> [TEXT PROVIDED]:
------------

Connect with us


6 Ways to Become Bulletproof In 2021



How to Become Bulletproof

There’s been a common refrain sweeping the country recently, from both young and old, rich and poor:

To heck with 2020. 

Across the nation, we toasted the end of the year and gladly welcomed 2021. 

But events don’t respond to holidays or calendars. Bad stuff still happens, whether it’s to you, the guy down the street, or the entire country. There is only one guarantee: 2021 won’t be immune to difficult times. 

But you can be. 

All it takes is a choice–a set of choices, actually. Most people are ruled by moment-to-moment uncertainty and fear, or sensationalism in the news, or any number of other things. 

The good news is this: the difference between the current you and a new bulletproof you is as simple as a new perspective. How you choose to label things and what you choose to focus on can have a big impact on how you respond to life. 

So this year, let’s focus on personal development. Let’s make you bulletproof. Then we can worry about everyone else. Or maybe not. 

Here are six great places to start.  

Best Ways to Become Bulletproof This Year

Ways to Become Bulletproof

1. Chase A Big Dream

I mean, like, the pipe dream. The Big One. What have you always wanted to do? What did you actually want to be when you grow up? 

This is especially important for younger folks (like myself). But why should you drop everything and do something you love? 

Because identifying The Dream and then figuring out exactly what you need to do to make it happen–that’s a powerful experience. Even if you ultimately decide not to go for it, identifying that big goal and imagining what it would actually take to do it puts it in that realm of possibility. 

Most of us call a dream a dream and keep it in that category. Don’t. 

I’ll go on a slight personal tangent. 

In my freshman year of college, I was woefully unhappy. I had no friends, bad grades, and nothing to be excited about. What a dweeb. 

So I took a leave of absence for a year. I worked in the White Mountains to save up for my dream: to through-hike the Appalachian Trail. And that’s exactly what I did. Hardly a penny went anywhere but my savings account. 

And I did it. I walked from Georgia to Maine. I accomplished The Dream. That experience didn’t immediately make me into the perfect person I always wanted to be, but it gave me the confidence and the attitude and the willingness to go after it and keep failing until I got there. 

I don’t settle for “good enough” anymore, and neither should you. Chasing The Dream will give you that wake up call. It gives you something to be passionate about every single day–a reason to wake up in the morning.

And who would you rather spend your time around? Someone who puts in the bare minimum and gets by, or someone who has a fire in their blood? Be the type of person you want to hang around.

------------

> [EXTRACTED RECORDS]:
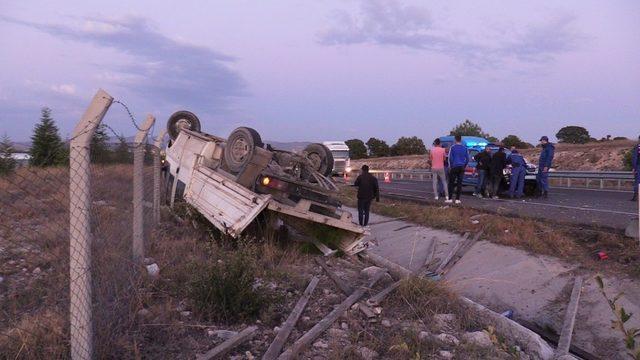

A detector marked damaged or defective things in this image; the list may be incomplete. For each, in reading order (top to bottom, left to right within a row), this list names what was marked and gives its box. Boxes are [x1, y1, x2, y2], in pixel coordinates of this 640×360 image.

overturned white truck [162, 111, 368, 255]
damaged fence [0, 89, 165, 358]
broken wooden plank [196, 326, 256, 360]
broken wooden plank [262, 278, 318, 358]
broken wooden plank [276, 272, 384, 358]
broken wooden plank [316, 258, 356, 296]
broken wooden plank [364, 282, 400, 306]
broken wooden plank [432, 232, 472, 274]
broken wooden plank [442, 231, 482, 272]
broken wooden plank [556, 276, 584, 358]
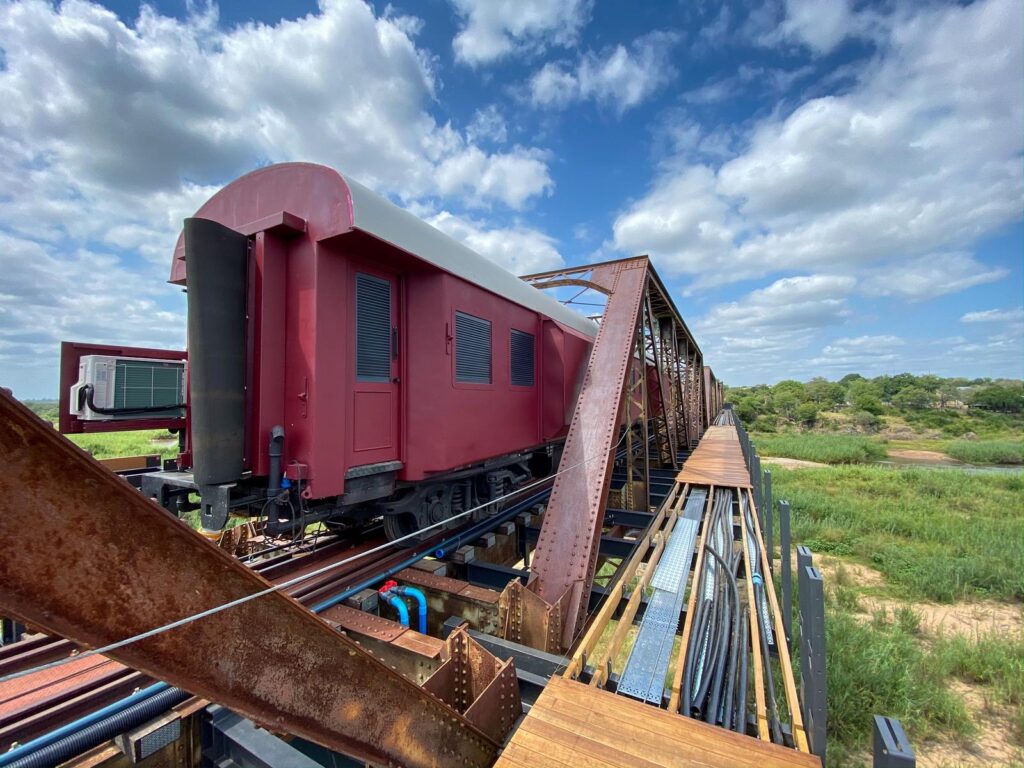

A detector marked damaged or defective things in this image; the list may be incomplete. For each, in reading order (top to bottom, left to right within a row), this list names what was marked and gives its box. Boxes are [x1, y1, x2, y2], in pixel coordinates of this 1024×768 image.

rusty steel girder [0, 393, 495, 765]
rusty metal surface [0, 393, 497, 765]
rusty metal surface [520, 259, 647, 651]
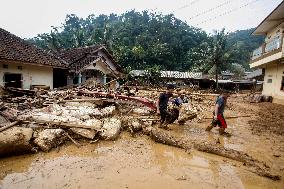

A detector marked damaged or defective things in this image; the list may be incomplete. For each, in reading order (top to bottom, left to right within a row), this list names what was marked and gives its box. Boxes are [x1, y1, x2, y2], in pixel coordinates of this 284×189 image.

damaged structure [0, 27, 67, 89]
damaged house [0, 28, 67, 90]
damaged house [59, 45, 122, 85]
damaged structure [251, 0, 284, 104]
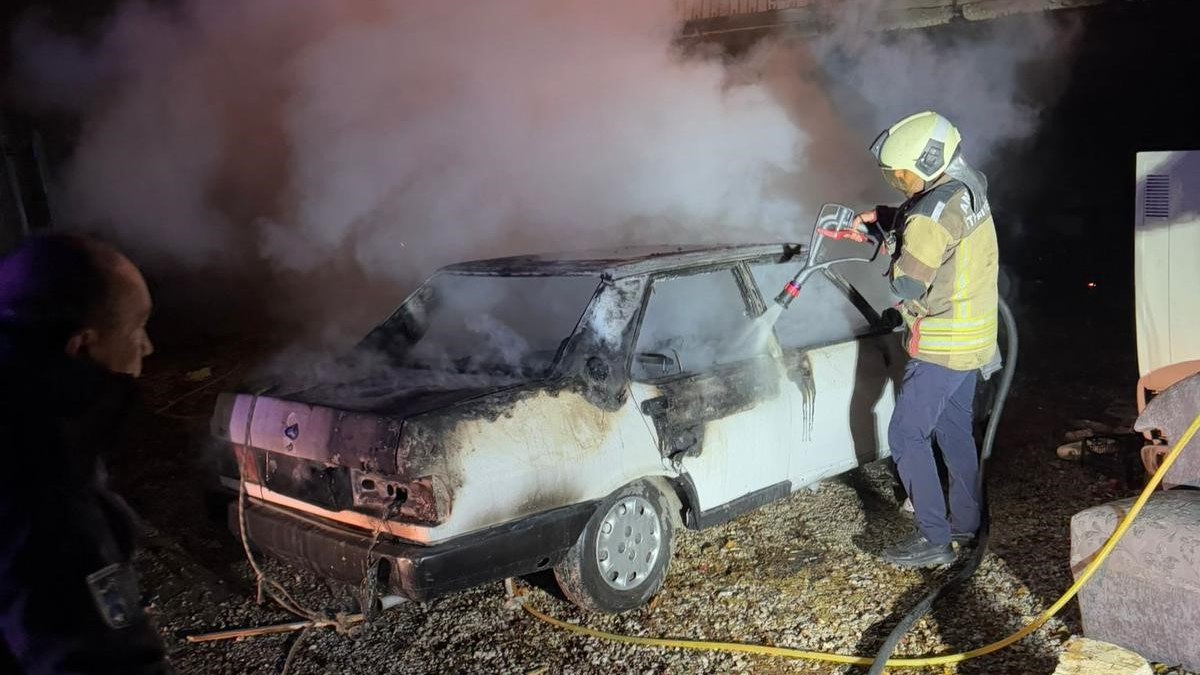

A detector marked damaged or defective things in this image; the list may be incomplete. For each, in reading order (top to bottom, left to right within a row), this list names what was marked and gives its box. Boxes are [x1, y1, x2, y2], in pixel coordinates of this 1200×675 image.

burned car [211, 234, 902, 612]
charred car roof [441, 242, 806, 277]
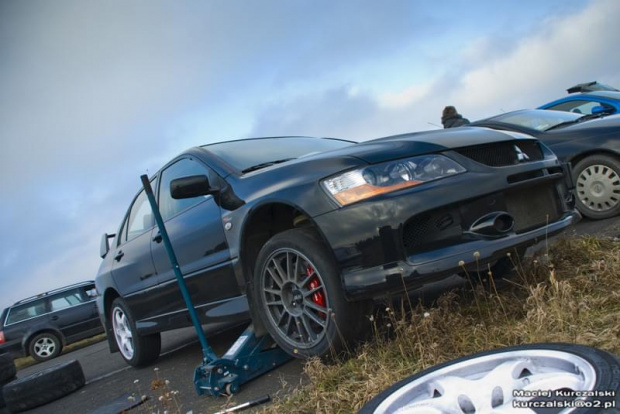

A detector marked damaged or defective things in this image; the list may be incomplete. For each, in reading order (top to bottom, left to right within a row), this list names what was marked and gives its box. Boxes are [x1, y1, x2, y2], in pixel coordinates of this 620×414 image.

detached wheel [572, 154, 620, 220]
detached wheel [254, 228, 366, 358]
detached wheel [28, 332, 61, 360]
detached wheel [111, 298, 161, 366]
detached wheel [358, 342, 620, 414]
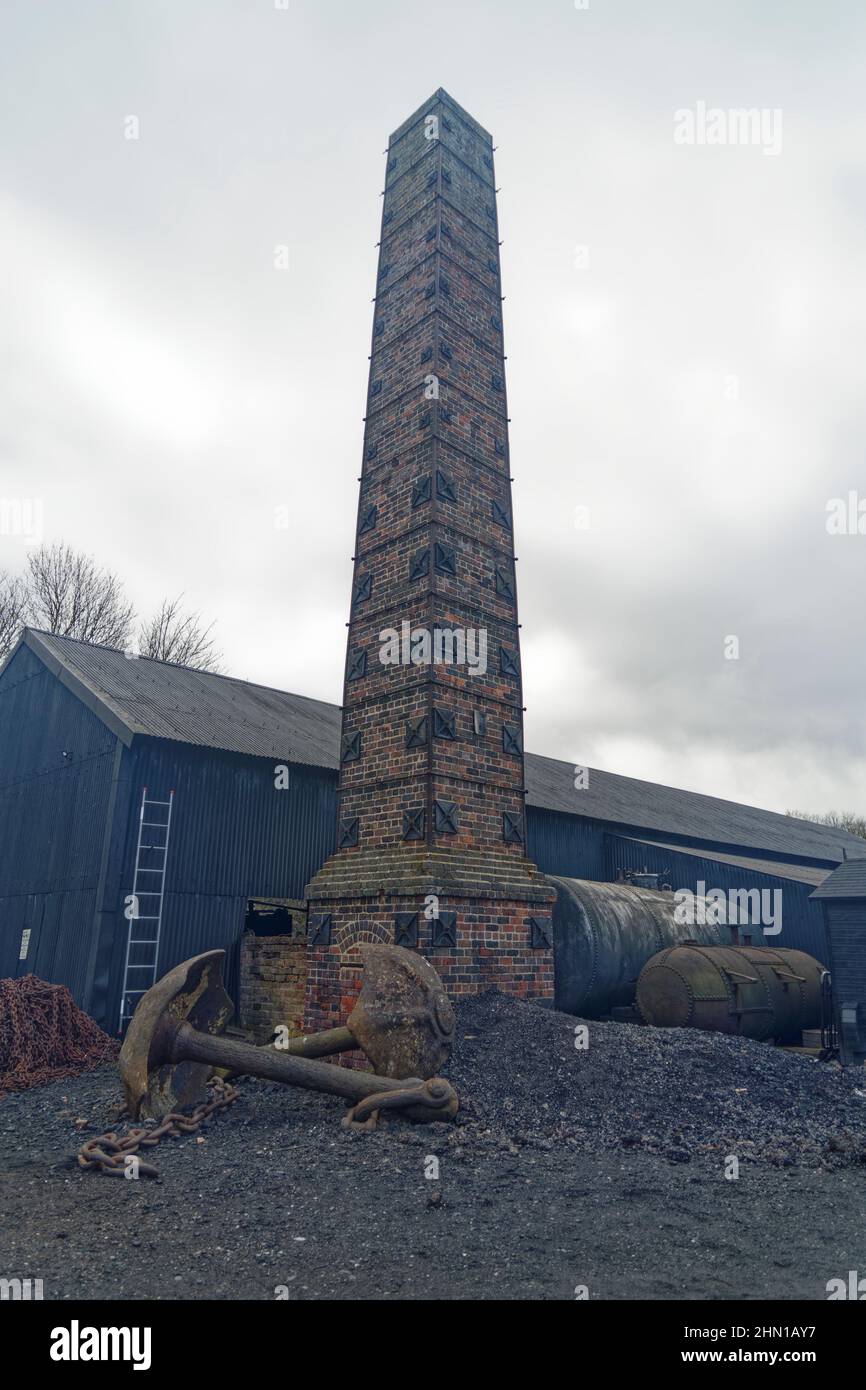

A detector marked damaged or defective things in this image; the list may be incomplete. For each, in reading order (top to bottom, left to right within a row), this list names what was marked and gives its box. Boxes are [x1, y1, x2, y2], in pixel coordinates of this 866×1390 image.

rusty anchor [120, 952, 460, 1128]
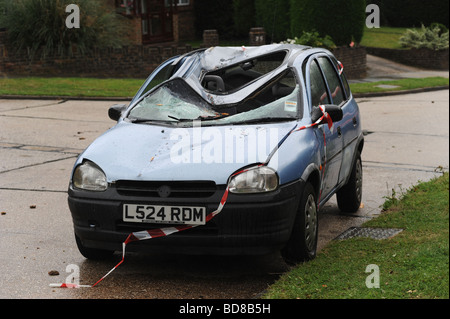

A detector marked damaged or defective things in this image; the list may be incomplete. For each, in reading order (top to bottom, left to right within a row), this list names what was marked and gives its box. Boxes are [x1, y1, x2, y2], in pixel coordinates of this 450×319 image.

shattered windscreen [128, 69, 300, 127]
damaged silver car [68, 45, 364, 264]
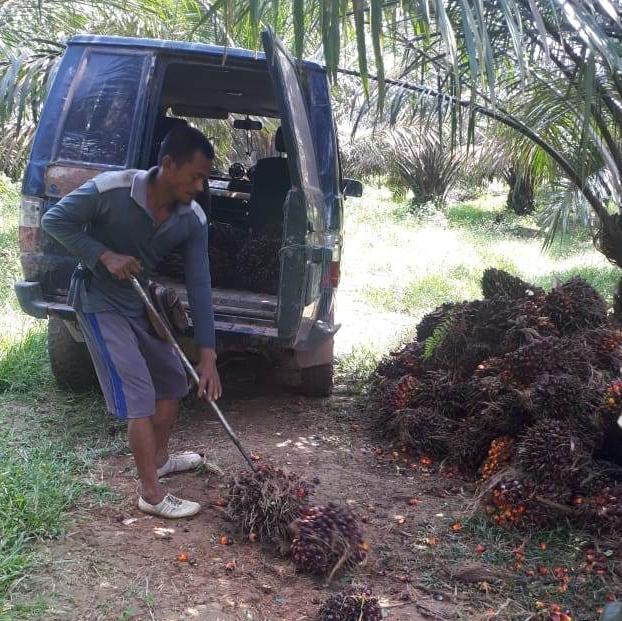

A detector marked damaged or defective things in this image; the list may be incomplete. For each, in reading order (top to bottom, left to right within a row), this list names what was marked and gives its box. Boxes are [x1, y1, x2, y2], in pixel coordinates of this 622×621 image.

rusty panel [44, 163, 104, 197]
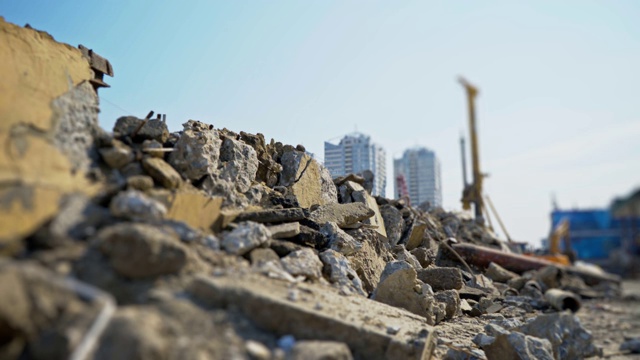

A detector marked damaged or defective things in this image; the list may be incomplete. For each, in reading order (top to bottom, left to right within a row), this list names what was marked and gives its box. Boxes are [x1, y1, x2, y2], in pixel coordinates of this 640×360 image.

broken concrete slab [306, 202, 372, 228]
broken concrete slab [185, 272, 436, 360]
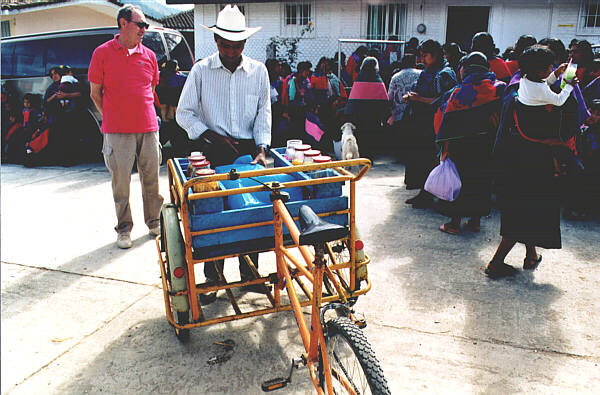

------------

> [PROBLEMS AND TASKS]:
- a) Rewrite the part of the bulletproof article starting with "How to Become" and going on through "gladly welcomed 2021.", putting "country" where "nation" stands.
- b) Based on the bulletproof article, do these statements agree with it? Answer yes or no for each, and quote the words that decide it. (i) The writer took a year off from college. (ii) The writer walked from Maine to Georgia. (iii) Before the hike, the writer spent almost nothing and saved nearly all earnings.
- c) In the bulletproof article, where did the writer work to save money for the Appalachian Trail hike?
None of the lines are needed for what comes next.

> [SOLUTIONS FOR EACH TASK]:
- a)
How to Become Bulletproof

There’s been a common refrain sweeping the country recently, from both young and old, rich and poor:

To heck with 2020. 

Across the country, we toasted the end of the year and gladly welcomed 2021.

- b)
(i) Yes: "So I took a leave of absence for a year."
(ii) No: "I walked from Georgia to Maine."
(iii) Yes: "Hardly a penny went anywhere but my savings account."

- c) In the White Mountains.